Text section:
○ ○ ○ ○ ○ ○ ○

# Selling Pet Hay



## msweeten (Jan 22, 2015)

I attempted to repackage our timothy hay last summer for small pets. I was able to sell some at a local farmers market. I stuffed 1+ lb into 2 gallon ziplock bags. But it wasn't the best way to package it. I did sell some at the market and on ebay. But it was slow (I'm in a pretty rural place to start with).

What suggestions do you have for packaging hay for this market?


----------



## jwal10 (Jun 5, 2010)

[ame]https://www.youtube.com/watch?v=ygRvui8eQL0[/ame]


----------



## RosewoodfarmVA (Oct 5, 2005)

Most hay balers can have the length adjusted down to 16" or so. I've seen small bales like that at feed stores for goats, rabbits, chicken lay boxes etc. You can make even smaller bales if you have someone manually trip the baler arm while feeding in the hay but you have to make sure the current knots have pulled off the knotters before you trip again. Not sure if the added time handling double the bales and the lack of 'stackability' during transport would make them attractive for the producer as I doubt they would command a much larger price than normal bales. Certainly something to consider though if you sell in an area populated with small hobbyist types whose hay usage would make a small bale appealing to them.


----------



## msweeten (Jan 22, 2015)

○ ○ ○ ○ ○ ○ ○

Exercises to complete:
**a)** Check each statement against the pet hay thread. Answer yes or no, and quote the words from the thread that settle it.
(i) The first poster sold some hay both at a farmers market and on eBay.
(ii) Most hay balers can have their length adjusted down to about 12 inches.
(iii) RosewoodfarmVA expects small bales to sell for a much higher price than normal bales.
**b)** Copy the pet hay thread between "Most hay balers" and "appealing to them.", inclusive, changing "feed stores" to "farm supply stores".

Data extract:
○ ○ ○ ○ ○ ○ ○

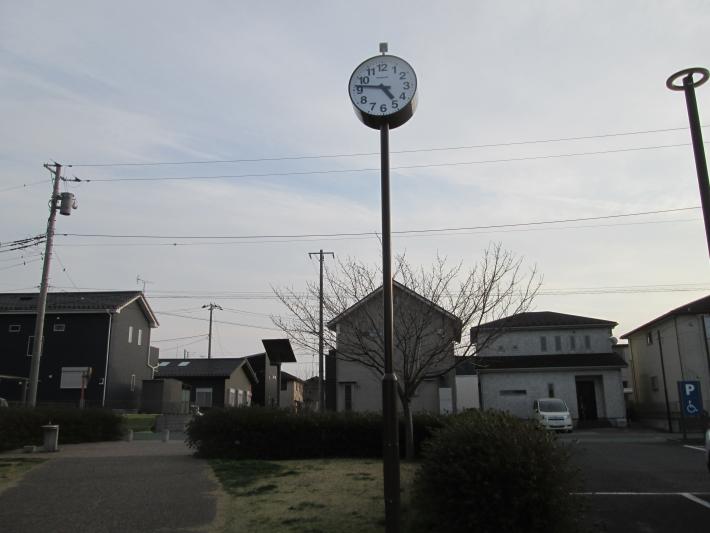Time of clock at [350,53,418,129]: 4:46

○ ○ ○ ○ ○ ○ ○

Correct answers:
**a)**
(i) Yes: "I did sell some at the market and on ebay."
(ii) No: "Most hay balers can have the length adjusted down to 16" or so."
(iii) No: "I doubt they would command a much larger price than normal bales."

**b)**
Most hay balers can have the length adjusted down to 16" or so. I've seen small bales like that at farm supply stores for goats, rabbits, chicken lay boxes etc. You can make even smaller bales if you have someone manually trip the baler arm while feeding in the hay but you have to make sure the current knots have pulled off the knotters before you trip again. Not sure if the added time handling double the bales and the lack of 'stackability' during transport would make them attractive for the producer as I doubt they would command a much larger price than normal bales. Certainly something to consider though if you sell in an area populated with small hobbyist types whose hay usage would make a small bale appealing to them.